(Spatial question entries)
==*==

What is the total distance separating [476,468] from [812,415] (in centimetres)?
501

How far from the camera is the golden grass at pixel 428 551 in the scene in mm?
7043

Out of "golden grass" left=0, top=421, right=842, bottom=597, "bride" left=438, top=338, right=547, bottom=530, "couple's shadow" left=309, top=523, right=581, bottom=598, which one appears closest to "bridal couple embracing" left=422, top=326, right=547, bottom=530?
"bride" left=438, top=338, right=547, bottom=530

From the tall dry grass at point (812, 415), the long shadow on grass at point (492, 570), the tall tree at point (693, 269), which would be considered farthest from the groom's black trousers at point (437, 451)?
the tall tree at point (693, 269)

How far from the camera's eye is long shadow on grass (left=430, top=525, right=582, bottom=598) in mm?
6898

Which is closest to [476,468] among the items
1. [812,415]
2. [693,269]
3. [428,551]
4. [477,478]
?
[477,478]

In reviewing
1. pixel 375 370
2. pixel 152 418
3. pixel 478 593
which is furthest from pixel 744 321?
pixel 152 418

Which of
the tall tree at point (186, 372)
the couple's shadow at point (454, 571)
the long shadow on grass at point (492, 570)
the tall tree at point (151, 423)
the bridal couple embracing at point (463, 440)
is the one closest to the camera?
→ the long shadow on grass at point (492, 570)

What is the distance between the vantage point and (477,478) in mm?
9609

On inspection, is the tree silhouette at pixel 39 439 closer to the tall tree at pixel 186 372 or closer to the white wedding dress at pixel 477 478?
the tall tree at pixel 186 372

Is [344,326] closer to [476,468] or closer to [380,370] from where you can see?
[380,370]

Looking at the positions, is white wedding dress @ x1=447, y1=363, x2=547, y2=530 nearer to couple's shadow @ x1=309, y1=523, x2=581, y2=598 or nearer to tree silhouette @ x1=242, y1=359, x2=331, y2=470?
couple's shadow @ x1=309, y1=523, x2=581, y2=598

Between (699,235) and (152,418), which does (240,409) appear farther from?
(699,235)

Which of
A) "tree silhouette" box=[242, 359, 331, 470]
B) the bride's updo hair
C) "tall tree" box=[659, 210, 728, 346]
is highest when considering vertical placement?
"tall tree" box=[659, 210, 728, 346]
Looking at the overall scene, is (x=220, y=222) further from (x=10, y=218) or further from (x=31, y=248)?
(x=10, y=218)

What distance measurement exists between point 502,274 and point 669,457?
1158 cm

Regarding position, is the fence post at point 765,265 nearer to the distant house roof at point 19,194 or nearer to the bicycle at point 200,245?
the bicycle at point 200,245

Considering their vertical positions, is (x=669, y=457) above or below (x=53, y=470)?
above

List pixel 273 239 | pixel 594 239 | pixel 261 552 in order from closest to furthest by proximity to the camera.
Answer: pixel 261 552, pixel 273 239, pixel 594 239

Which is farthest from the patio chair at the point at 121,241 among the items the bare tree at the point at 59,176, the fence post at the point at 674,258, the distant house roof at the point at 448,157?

==*==

* EXERCISE DIRECTIONS
Extract every item above verbatim, along with any answer it has.

* COMPLETED TASK
What is the total distance separating [476,468] from [812,415] (in centimetres)?
501

How far from the camera is the golden grass at pixel 428 551 in the scene in mm?
7043

Out of "golden grass" left=0, top=421, right=842, bottom=597, "bride" left=438, top=338, right=547, bottom=530, "couple's shadow" left=309, top=523, right=581, bottom=598, which one appears closest to "bridal couple embracing" left=422, top=326, right=547, bottom=530?
"bride" left=438, top=338, right=547, bottom=530

From the tall dry grass at point (812, 415), the long shadow on grass at point (492, 570), the tall tree at point (693, 269), which would be considered farthest from the groom's black trousers at point (437, 451)?
the tall tree at point (693, 269)

How far from the camera's eye is long shadow on grass (left=430, top=525, right=582, bottom=598) in mm?
6898

Which is closest to [476,468] among the items
1. [812,415]
2. [693,269]
3. [428,551]
4. [477,478]
?
[477,478]

In reviewing
1. pixel 375 370
2. pixel 152 418
3. pixel 478 593
which is furthest from pixel 744 321?
pixel 152 418

Which of
the tall tree at point (186, 372)
the couple's shadow at point (454, 571)
the long shadow on grass at point (492, 570)
the tall tree at point (151, 423)
the bridal couple embracing at point (463, 440)
is the one closest to the camera?
→ the long shadow on grass at point (492, 570)

What is the distance between the vantage point and (477,478) in mm?
9609

On inspection, is the tree silhouette at pixel 39 439 closer to the tall tree at pixel 186 372 or closer to the white wedding dress at pixel 477 478?
the tall tree at pixel 186 372

Is [344,326] closer to [476,468] or closer to [380,370] from where you can see?
[380,370]

Looking at the positions, is white wedding dress @ x1=447, y1=363, x2=547, y2=530 nearer to couple's shadow @ x1=309, y1=523, x2=581, y2=598 or nearer to tree silhouette @ x1=242, y1=359, x2=331, y2=470?
couple's shadow @ x1=309, y1=523, x2=581, y2=598

Between (699,235) and (152,418), which does (240,409) appear farther from?
(699,235)

Which of
A) "tree silhouette" box=[242, 359, 331, 470]
B) the bride's updo hair
C) "tall tree" box=[659, 210, 728, 346]
is highest when considering vertical placement?
"tall tree" box=[659, 210, 728, 346]
Looking at the overall scene, is (x=220, y=222) further from (x=10, y=218) or further from (x=31, y=248)?
(x=10, y=218)

What distance measurement exists between point 502,274 and point 669,457?
1158 cm

Regarding position, is the fence post at point 765,265 nearer to the distant house roof at point 19,194 or nearer to the bicycle at point 200,245?
the bicycle at point 200,245

Considering their vertical positions, is (x=669, y=457) above or below (x=53, y=470)?
above

List pixel 273 239 | pixel 594 239 | pixel 261 552 in order from closest to furthest by proximity to the camera.
Answer: pixel 261 552, pixel 273 239, pixel 594 239

Which is farthest from the patio chair at the point at 121,241 among the items the bare tree at the point at 59,176, the fence post at the point at 674,258, the distant house roof at the point at 448,157?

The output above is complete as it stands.